From March 29th till April 2nd 2017 the fifth edition of Biennale di Democrazia was held in Turin with the title Uscite d’Emergenza (i.e. Emergency Exits). On the last day I had the pleasure of participating in a discussion, called “Out at sea: Migrants’ Odyssey“, addressing the ongoing migration crisis.
Ferruccio Pastore helped the audience to better frame current migration through some slides and devoted special attention to unaccompanied minors, whose presence is on the rise on Italian shores.
I started my speech by inviting everyone to “come on board” MOAS’ vessel, the Phoenix, and tried to explain the meaning of the displayed figures. A MOAS video giving an overview about its inception, mission and results moved the public there and gave an idea of the activities carried out on board.
MOAS was created as the reaction of a family who wanted to help other families fleeing war, violence and inhuman privations. I was not representing myself there, but was speaking on behalf of the rescued and the rescuers, as well as on behalf of those who die at sea. I was also there to thank our supporters who day by day make our mission to save lives at sea possible.
In light of our guiding principle, “No one deserves to die at sea”, MOAS has rescued more than 33,000 people till December 2016 and hopes to rescue many more people during the mission started on April 1st.
Despite our great satisfaction at this result, we are well aware that ours is an emergency-relief activity and does not represent a long-term solution, which is desperately needed as soon as possible.
Moreover, even though MOAS was created 3 years ago and migration is not a new phenomenon, we keep on handling this issue with a dangerous emergency-oriented approach and without a stable long-term perspective. On top of this, the situation in Libya -the main hub for people attempting the crossing- is getting worse and worse.
Ferruccio Pastore raised a crucial question about the reasons why migration is worsening from every point of view. More people die at sea, more human rights violations are perpetrated in Libya, more chaos is recorded in welcoming centres and more traumatised people disembark after the journey.
In my view, focusing our attention on the sea – the very end of the journey – and on the lucky ones who disembark in a safe harbour is a huge mistake.
We deliberately ignore the previous steps, which are not less painful. A great majority die in the desert or due to the hardship and tortures experienced during the lethal journey.
Gabriele Del Grande stressed the responsibility of European countries rejecting asylum seekers or people asking for humanitarian protection through official diplomatic channels. He said that if we compare the number of rejected asylum requests and the nationalities of those arriving, we will see equivalence between rejected requests and people forced to address smugglers and put their life at risk. “We are the same people who close the main door of our embassies and deny visas”, he said before encouraging everyone to look at the current situation as something we can change.

# Source data
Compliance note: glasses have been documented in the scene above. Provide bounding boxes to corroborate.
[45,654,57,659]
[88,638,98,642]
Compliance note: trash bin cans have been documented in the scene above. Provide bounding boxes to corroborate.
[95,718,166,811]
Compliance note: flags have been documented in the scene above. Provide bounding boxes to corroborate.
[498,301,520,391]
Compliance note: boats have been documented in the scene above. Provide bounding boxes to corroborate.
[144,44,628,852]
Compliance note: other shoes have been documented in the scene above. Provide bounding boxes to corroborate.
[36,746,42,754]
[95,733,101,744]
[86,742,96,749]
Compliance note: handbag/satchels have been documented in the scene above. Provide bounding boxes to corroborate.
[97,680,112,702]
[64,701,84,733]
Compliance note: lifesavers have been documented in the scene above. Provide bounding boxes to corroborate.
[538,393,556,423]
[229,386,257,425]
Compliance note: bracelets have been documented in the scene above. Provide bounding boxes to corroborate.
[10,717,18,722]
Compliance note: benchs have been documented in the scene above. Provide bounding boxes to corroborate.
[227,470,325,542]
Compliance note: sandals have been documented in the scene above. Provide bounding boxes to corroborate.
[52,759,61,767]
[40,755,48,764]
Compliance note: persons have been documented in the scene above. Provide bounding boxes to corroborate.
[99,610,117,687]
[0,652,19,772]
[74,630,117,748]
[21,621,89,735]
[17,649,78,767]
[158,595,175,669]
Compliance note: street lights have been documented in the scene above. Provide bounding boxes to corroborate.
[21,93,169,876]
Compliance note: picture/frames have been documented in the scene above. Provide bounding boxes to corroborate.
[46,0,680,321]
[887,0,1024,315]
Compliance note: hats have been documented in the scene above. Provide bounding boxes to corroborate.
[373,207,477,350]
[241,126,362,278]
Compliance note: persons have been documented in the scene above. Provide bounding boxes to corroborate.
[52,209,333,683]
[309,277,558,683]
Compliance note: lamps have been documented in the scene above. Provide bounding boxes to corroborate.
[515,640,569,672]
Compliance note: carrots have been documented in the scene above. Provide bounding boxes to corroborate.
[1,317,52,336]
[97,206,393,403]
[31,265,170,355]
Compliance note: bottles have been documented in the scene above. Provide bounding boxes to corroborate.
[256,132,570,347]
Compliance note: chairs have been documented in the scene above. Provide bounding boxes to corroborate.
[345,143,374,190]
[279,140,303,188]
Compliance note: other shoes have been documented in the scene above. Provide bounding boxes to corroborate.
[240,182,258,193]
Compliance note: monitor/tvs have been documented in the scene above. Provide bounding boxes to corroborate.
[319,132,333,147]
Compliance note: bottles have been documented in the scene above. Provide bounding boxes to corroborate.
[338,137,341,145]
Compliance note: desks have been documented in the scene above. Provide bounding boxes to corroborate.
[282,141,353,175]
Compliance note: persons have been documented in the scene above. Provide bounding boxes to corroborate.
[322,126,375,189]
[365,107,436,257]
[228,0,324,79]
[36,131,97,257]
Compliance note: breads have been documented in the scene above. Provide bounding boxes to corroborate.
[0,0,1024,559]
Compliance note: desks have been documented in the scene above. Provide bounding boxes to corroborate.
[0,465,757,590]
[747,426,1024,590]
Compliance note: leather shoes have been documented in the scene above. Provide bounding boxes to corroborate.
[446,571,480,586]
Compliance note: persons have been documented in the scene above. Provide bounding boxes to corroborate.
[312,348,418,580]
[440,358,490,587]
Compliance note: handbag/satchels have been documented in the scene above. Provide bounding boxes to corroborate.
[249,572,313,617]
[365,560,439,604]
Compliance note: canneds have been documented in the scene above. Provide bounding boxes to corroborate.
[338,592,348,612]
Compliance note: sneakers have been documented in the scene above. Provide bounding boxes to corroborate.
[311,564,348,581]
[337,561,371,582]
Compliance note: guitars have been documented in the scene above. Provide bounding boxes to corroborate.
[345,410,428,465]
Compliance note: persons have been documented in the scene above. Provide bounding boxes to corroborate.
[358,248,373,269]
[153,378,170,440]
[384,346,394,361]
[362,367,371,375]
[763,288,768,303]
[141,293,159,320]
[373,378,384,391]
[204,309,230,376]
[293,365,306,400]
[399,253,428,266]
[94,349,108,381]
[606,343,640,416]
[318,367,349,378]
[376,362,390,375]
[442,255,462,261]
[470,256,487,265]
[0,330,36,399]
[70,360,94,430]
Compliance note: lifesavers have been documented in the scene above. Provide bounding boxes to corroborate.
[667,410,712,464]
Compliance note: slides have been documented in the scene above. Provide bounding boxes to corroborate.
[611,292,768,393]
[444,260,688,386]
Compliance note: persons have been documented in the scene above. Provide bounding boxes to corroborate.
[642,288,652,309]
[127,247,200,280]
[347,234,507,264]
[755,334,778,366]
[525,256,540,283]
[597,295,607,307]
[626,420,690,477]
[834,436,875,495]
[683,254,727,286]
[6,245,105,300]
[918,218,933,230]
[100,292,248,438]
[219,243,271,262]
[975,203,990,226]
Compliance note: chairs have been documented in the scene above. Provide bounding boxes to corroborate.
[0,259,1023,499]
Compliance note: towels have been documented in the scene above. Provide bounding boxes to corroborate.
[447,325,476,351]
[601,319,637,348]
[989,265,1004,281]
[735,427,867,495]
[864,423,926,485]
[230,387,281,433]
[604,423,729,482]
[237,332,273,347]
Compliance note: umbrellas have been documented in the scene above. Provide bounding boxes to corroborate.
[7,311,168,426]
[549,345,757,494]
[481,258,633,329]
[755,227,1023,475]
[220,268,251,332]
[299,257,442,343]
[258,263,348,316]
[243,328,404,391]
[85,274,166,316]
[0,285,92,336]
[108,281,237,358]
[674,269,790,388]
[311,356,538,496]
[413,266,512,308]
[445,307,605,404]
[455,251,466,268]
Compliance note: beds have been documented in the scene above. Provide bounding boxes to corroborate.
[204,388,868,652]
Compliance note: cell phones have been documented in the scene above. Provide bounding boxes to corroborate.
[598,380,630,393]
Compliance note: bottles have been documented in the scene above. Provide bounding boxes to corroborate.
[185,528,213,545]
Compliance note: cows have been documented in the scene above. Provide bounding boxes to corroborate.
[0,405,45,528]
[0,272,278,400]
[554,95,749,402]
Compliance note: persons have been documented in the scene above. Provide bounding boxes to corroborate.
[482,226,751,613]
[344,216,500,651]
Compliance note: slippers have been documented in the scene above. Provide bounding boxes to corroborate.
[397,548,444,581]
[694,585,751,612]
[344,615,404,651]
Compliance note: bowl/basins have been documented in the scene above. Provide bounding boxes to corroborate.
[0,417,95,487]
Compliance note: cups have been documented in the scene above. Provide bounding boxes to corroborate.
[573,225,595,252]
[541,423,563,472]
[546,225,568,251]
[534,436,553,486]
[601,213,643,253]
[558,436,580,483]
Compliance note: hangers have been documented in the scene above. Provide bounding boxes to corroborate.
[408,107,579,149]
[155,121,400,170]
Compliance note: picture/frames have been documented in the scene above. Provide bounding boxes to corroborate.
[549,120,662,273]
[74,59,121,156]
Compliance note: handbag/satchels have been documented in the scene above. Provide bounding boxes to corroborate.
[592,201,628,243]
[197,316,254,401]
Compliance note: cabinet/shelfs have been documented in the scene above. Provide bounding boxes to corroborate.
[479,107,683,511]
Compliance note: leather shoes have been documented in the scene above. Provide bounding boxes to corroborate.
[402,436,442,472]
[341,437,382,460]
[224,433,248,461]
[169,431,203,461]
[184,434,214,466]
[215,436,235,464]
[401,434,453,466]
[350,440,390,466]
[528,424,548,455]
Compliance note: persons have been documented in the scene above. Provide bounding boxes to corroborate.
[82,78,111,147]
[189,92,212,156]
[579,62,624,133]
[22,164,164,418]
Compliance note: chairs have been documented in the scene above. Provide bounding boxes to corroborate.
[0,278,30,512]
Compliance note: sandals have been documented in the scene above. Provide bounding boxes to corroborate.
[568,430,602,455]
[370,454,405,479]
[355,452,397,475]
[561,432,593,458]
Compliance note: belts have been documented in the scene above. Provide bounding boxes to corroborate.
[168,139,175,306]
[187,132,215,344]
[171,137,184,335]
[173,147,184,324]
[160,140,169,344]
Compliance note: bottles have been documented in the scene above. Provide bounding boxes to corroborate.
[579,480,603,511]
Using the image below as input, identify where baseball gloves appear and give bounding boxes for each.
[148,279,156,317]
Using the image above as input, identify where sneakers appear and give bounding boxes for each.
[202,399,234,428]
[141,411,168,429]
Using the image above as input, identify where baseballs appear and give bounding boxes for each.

# Questions
a) Condense the paragraph of the account of the migration discussion that begins "MOAS was created as the reaction" into a short bulleted list that keeps its main facts.
b) According to the account of the migration discussion, how many people had MOAS rescued by December 2016?
c) Edit the account of the migration discussion between "In light of" and "worse and worse.", inclusive, replacing "emergency-relief" with "emergency-response".
The records were drawn from a different source.

# Answers to the exercise
a)
- MOAS began as a family's response to helping other families fleeing war, violence and inhuman privations.
- The speaker was speaking on behalf of the rescued, the rescuers and those who die at sea, not for themselves.
- The speaker also came to thank the supporters whose daily help makes the mission to save lives at sea possible.

b) MOAS had rescued more than 33,000 people by December 2016.

c)
In light of our guiding principle, “No one deserves to die at sea”, MOAS has rescued more than 33,000 people till December 2016 and hopes to rescue many more people during the mission started on April 1st.
Despite our great satisfaction at this result, we are well aware that ours is an emergency-response activity and does not represent a long-term solution, which is desperately needed as soon as possible.
Moreover, even though MOAS was created 3 years ago and migration is not a new phenomenon, we keep on handling this issue with a dangerous emergency-oriented approach and without a stable long-term perspective. On top of this, the situation in Libya -the main hub for people attempting the crossing- is getting worse and worse.